TESTO:
========================================================================

Ci sono 176 pmi italiane che difficilmente saranno in grado di ripagare integralmente i loro debiti o che comunque sono in condizioni tali da richiedere un intervento straordinario. Si tratta insomma di potenziali nuovi Npl o Utp (unlikely-to-pay) sui libri delle banche italiane.
Emerge dall’analisi dei primi 100 mila bilanci 2017 disponibili, analizzati da Leanus, depositati dalle aziende italiane con fatturato compreso tra uno e 200 milioni di euro. Si tratta di una percentuale bassa, se si considera che, utilizzando gli stessi criteri, nel febbraio 2017 Leanus aveva selezionato 5.103 pmi che erano in quella stessa condizione, sulla base dell’analisi di 180 mila bilanci 2015 (vedi altro articolo di BeBeez). Ma in quel caso, appunto, i bilanci depositati 2015 erano ormai la totalità, mentre ora ne mancano molti e di solito le aziende che depositano i bilanci più tardi rispetto ai tempi regolari sono anche quelle che hanno qualche difficoltà.
I principali criteri utilizzati per la selezione sono stati: riduzione del capitale sociale e/o patrimonio netto negativo, posizione finanziaria netta pari ad almeno il 50% dei ricavi, liquidità sui ricavi inferiore al 3% e Leanus Score (indicatore proprietario del profilo economico, patrimoniale e finanziario delle imprese) pessimo. Quest’anno sono sinora andate in default 54 aziende e di queste la metà (27) facevano parte della lista dele pmi individuate dallo studio di Leanus del febbraio 2017 (si veda qui l’elenco delle 27 aziende).
In totale queste aziende cubano un monte debiti di 1,2 miliardi di euro, di cui 255 milioni nei confronti de sistema bancario, 300 milioni verso i fornitori e i restanti verso fisco e altri creditori.
Complessivamente, il 70% delle 176 imprese si trovano nel Nord Italia, il 22% nel Centro e il rimanente 8% si distribuisce tra Sud e isole. Ai primi posti della classifica Lombardia (56 pmi), Veneto (20), Emilia Romagna (16). La maggiore concentrazione delle imprese in difficoltà si registra nuovamente nel settore delle costruzioni (8 imprese) con una quota pari a solo il 4,6%; segue alberghi e strutture simili (5 imprese, pari al 2,9%) e Ristorazione (5 2,9%).

========================================================================

ATTIVITÀ:
1/ Riassumi l'articolo in due frasi.
2/ Riscrivi il passo dell'articolo che parte da "In totale queste" e arriva a "e altri creditori.", sostituendo "fornitori" con "creditori commerciali".
3/ Secondo l'articolo, perché la selezione attuale individua molte meno pmi rispetto a quella del febbraio 2017? Rispondi in una o due frasi.

========================================================================

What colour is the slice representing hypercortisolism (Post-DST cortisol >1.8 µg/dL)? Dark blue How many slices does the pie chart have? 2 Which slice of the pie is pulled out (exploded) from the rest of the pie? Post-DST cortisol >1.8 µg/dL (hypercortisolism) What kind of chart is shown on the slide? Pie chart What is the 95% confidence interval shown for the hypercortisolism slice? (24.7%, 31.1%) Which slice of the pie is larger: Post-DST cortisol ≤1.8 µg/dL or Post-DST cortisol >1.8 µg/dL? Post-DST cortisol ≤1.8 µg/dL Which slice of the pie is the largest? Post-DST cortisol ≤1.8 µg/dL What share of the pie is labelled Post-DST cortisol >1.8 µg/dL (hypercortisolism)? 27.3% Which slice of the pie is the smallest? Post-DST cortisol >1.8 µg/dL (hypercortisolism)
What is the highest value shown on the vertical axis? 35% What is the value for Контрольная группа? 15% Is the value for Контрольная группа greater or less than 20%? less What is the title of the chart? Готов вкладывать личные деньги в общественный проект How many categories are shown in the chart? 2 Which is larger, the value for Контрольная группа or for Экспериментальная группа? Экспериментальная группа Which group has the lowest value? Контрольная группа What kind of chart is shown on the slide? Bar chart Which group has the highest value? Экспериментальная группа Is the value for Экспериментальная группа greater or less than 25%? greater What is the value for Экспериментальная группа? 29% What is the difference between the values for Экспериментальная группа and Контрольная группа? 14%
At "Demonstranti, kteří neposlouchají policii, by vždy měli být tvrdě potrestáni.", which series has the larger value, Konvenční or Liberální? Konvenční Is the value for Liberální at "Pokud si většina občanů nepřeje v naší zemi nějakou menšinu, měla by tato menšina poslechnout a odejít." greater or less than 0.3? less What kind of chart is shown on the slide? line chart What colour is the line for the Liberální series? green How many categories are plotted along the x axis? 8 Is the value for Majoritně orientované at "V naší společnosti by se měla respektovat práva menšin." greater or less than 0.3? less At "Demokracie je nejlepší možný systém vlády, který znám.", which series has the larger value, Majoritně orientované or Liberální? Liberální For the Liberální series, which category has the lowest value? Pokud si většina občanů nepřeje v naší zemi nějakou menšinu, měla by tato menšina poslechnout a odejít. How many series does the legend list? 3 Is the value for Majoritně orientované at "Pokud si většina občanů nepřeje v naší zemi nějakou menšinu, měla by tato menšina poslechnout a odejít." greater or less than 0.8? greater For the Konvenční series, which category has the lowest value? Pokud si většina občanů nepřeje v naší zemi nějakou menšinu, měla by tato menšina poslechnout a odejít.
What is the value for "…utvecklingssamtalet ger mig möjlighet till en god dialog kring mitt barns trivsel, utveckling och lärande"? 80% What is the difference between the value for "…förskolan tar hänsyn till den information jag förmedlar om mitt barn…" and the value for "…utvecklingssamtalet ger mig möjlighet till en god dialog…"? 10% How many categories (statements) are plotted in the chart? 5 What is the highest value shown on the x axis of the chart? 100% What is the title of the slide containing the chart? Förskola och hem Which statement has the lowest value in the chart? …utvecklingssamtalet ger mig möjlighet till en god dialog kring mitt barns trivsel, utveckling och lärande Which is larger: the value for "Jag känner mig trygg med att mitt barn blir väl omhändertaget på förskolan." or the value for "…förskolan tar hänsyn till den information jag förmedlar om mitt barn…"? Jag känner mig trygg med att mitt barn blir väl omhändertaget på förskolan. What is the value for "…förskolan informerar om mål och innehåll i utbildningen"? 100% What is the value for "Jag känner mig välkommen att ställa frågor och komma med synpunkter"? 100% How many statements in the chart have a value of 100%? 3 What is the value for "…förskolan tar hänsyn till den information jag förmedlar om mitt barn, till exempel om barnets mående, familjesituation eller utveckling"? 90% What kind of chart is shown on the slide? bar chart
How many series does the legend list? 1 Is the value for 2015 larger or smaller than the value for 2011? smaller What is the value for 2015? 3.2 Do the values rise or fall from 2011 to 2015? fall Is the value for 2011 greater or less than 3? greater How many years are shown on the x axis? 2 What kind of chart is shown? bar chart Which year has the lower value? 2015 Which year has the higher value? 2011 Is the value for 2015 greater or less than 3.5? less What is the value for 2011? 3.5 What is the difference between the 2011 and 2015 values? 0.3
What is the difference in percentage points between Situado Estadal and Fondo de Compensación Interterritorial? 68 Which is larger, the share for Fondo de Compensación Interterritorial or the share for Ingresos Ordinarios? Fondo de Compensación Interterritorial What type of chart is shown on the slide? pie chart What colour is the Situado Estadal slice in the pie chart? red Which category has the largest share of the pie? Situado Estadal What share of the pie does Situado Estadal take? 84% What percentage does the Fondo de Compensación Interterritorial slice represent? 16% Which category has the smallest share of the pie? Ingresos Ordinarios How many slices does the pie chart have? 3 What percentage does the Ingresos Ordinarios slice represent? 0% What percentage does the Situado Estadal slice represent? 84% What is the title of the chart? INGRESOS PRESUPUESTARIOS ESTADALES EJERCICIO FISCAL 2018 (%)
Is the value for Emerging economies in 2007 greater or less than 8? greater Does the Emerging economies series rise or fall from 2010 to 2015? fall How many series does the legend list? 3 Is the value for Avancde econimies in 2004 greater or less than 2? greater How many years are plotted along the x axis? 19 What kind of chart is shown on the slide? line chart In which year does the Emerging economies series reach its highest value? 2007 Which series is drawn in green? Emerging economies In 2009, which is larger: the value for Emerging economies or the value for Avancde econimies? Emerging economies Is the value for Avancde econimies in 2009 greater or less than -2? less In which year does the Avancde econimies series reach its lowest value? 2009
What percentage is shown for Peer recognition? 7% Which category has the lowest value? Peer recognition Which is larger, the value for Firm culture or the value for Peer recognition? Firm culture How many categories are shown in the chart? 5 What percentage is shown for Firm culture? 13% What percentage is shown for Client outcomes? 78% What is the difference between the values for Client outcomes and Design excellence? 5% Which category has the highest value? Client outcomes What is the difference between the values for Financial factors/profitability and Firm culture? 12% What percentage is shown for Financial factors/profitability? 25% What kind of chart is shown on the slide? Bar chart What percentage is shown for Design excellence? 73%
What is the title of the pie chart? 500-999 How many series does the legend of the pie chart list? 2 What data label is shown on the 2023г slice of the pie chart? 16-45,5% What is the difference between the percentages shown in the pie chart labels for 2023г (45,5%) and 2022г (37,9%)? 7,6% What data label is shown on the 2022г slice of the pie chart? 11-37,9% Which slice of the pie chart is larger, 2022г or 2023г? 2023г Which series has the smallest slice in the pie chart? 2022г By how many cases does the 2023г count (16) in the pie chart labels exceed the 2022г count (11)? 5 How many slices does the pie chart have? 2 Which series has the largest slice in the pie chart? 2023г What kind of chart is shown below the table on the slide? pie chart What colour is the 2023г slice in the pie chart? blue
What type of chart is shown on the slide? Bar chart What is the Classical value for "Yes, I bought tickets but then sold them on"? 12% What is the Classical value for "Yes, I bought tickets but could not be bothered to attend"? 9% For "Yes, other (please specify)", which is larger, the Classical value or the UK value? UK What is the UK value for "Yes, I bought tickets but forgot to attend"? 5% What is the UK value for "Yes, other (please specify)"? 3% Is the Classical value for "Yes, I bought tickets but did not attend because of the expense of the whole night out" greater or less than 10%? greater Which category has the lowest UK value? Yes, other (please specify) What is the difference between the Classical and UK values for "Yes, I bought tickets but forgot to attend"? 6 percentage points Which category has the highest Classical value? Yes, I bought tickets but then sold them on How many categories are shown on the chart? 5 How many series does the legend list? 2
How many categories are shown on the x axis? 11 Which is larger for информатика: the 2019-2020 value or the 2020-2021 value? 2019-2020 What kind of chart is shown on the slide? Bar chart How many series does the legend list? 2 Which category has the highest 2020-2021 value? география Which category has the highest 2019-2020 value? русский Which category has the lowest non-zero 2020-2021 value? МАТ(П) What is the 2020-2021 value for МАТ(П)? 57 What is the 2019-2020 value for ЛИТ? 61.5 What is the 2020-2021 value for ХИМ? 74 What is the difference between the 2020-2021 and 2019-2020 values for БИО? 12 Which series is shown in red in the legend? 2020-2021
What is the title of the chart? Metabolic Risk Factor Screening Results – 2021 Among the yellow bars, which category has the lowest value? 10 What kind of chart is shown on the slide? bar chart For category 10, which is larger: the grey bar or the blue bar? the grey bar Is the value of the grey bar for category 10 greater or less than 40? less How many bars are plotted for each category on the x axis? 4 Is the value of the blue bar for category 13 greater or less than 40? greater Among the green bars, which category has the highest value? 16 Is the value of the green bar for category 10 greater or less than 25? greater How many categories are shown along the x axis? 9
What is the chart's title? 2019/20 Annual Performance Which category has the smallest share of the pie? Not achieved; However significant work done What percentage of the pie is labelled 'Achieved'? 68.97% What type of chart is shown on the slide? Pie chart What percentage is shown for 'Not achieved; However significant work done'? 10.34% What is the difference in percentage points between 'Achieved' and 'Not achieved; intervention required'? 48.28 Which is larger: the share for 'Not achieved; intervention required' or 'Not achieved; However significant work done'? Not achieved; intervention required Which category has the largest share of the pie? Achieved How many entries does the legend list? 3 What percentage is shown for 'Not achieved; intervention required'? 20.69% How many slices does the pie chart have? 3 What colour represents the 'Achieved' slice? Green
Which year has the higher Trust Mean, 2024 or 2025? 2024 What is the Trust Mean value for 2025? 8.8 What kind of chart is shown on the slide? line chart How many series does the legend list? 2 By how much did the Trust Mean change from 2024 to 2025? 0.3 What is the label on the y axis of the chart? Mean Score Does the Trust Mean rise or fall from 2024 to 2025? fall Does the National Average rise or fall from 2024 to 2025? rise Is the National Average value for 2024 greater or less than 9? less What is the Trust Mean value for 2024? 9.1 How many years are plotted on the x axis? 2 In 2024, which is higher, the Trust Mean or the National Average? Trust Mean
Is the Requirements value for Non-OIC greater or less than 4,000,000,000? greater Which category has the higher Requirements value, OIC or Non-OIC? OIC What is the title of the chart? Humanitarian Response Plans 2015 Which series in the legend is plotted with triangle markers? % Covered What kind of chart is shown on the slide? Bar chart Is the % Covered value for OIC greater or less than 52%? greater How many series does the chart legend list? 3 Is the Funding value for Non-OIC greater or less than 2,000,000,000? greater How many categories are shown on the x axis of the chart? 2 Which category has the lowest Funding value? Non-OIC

========================================================================

ELENCO RISPOSTE:
1/ Dall'analisi di Leanus sui primi 100 mila bilanci 2017 delle aziende italiane con fatturato compreso tra uno e 200 milioni di euro emergono 176 pmi che difficilmente saranno in grado di ripagare integralmente i loro debiti, per un monte debiti complessivo di 1,2 miliardi di euro. Il 70% di queste imprese si trova nel Nord Italia, con Lombardia, Veneto ed Emilia Romagna ai primi posti, e la maggiore concentrazione si registra nel settore delle costruzioni.

2/
In totale queste aziende cubano un monte debiti di 1,2 miliardi di euro, di cui 255 milioni nei confronti de sistema bancario, 300 milioni verso i creditori commerciali e i restanti verso fisco e altri creditori.

3/ Nel febbraio 2017 i bilanci 2015 depositati erano ormai la totalità, mentre ora molti bilanci 2017 mancano ancora. Di solito le aziende che depositano i bilanci in ritardo sono anche quelle che hanno qualche difficoltà.